Use recursion for tree-shaped problems: nested lists, file system traversal, parsing hierarchical data, divide-and-conquer algorithms where the depth is O(log n). These stay well within stack limits and express naturally as recursive functions.

Do not use recursion for linear problems. Summing a vector, computing a running total, filtering elements: these are loops, Reduce() calls, or vectorized operations. A recursive sum of n elements uses n stack frames for something that sum() does in one C call.

TipOpinion

If your recursive function processes a flat sequence from left to right, it is a fold. Use Reduce() or purrr::reduce() from Chapter 21. If it processes elements independently, it is a map. Use lapply() or purrr::map() from Section 7.1. Recursion should be reserved for problems where the structure of the data is itself recursive.

The table below summarizes when each approach fits:

Problem shape Preferred approach Why
Element-wise transformation lapply() / map() / vectorized No overhead, parallel-friendly
Linear fold (sum, concat, merge) Reduce() / reduce() Constant stack, clear intent
Tree traversal, nested structures Recursion / rapply() Matches the data shape
Divide and conquer (sort, search) Recursion O(log n) depth, natural decomposition
Deep linear recursion (>1000) Trampoline or convert to loop Stack limit workaround

22.10 Historical notes

Recursive functions predate programming. Kurt Godel used primitive recursive functions in his 1931 incompleteness theorems to encode logical statements as numbers. Alonzo Church’s lambda calculus (1936) showed that recursion could be derived from pure function application, via the fixed-point combinator. Alan Turing’s machines (also 1936) provided the alternative, imperative model; Church and Turing proved them equivalent.

John McCarthy brought recursion into programming with LISP (1960), the first language where recursive function calls were the primary control structure. LISP’s car, cdr, and cons made recursive list processing practical. McCarthy’s “Recursive Functions of Symbolic Expressions and Their Computation by Machine” remains one of the most influential papers in computer science.

Peter Landin’s SECD machine (1964) showed how to mechanically evaluate expressions with closures and recursive calls, connecting lambda calculus to real implementation.

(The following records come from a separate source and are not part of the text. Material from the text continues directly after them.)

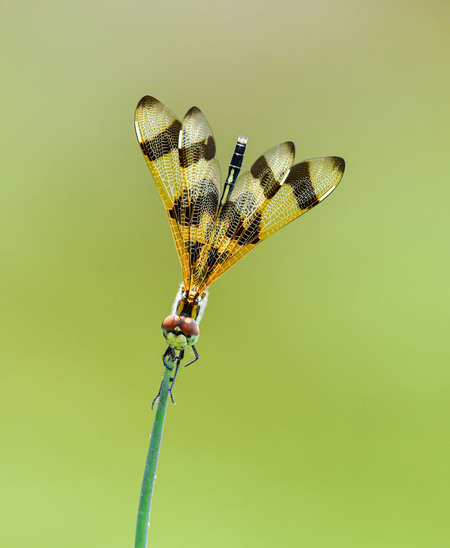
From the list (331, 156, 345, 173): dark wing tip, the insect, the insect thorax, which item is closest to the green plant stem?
the insect thorax

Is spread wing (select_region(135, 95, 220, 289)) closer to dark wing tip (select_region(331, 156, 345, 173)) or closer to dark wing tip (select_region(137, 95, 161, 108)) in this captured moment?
dark wing tip (select_region(137, 95, 161, 108))

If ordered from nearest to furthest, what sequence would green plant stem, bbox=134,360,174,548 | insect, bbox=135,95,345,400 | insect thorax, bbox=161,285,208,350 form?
green plant stem, bbox=134,360,174,548
insect thorax, bbox=161,285,208,350
insect, bbox=135,95,345,400

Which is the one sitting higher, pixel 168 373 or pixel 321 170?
pixel 321 170

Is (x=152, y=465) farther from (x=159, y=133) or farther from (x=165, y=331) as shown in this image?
(x=159, y=133)

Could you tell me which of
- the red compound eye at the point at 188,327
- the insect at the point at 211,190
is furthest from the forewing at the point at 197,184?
the red compound eye at the point at 188,327

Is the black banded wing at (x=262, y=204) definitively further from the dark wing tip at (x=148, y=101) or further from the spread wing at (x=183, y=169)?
the dark wing tip at (x=148, y=101)

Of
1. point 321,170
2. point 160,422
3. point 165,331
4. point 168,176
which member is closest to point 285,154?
point 321,170
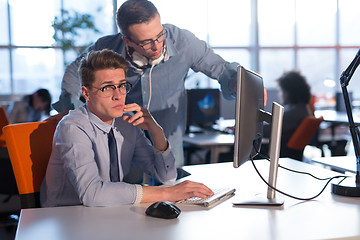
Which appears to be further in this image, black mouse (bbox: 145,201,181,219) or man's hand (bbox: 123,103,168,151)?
man's hand (bbox: 123,103,168,151)

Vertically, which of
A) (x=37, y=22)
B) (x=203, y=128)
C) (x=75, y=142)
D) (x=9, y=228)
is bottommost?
(x=9, y=228)

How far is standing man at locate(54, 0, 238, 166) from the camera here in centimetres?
218

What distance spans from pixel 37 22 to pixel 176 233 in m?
8.49

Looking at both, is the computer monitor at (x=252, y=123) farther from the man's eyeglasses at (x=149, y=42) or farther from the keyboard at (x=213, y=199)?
the man's eyeglasses at (x=149, y=42)

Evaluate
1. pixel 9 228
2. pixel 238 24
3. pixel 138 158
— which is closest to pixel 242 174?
pixel 138 158

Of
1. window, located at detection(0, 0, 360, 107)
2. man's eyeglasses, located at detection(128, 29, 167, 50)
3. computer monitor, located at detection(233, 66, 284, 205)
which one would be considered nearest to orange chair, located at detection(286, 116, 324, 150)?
man's eyeglasses, located at detection(128, 29, 167, 50)

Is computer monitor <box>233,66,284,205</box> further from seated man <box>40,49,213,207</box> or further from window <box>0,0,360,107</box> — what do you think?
window <box>0,0,360,107</box>

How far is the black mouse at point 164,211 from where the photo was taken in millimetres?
1304

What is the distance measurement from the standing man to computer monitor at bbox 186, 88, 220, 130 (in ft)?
8.16

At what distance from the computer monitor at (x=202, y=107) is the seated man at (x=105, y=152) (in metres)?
2.99

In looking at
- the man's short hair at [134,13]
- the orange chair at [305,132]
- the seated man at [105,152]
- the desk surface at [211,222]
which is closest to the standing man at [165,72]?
the man's short hair at [134,13]

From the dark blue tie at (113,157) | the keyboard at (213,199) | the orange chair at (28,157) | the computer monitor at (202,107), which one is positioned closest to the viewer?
the keyboard at (213,199)

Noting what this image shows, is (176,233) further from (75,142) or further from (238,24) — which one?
(238,24)

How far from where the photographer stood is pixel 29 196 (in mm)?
1696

Guy Steele and Gerald Sussman’s “Lambda: The Ultimate” papers (1975-1980) proved that tail-recursive calls and GOTOs are the same thing, that lambda expressions can replace every control structure, and that a sufficiently smart compiler can make functional code as fast as imperative code. Their work led to Scheme’s guarantee of tail-call optimization, a guarantee that most other languages (R included) chose not to make.

R inherits its recursive capabilities from S, which inherited them from the general tradition of expression-based languages. S was not designed for deep recursion; it was designed for interactive statistical computing, where vectorized operations dominate. The lack of TCO in R is not an oversight but a reflection of priorities: the language optimized for the common case (vectorized numerical work) at the cost of the uncommon one (deep recursion).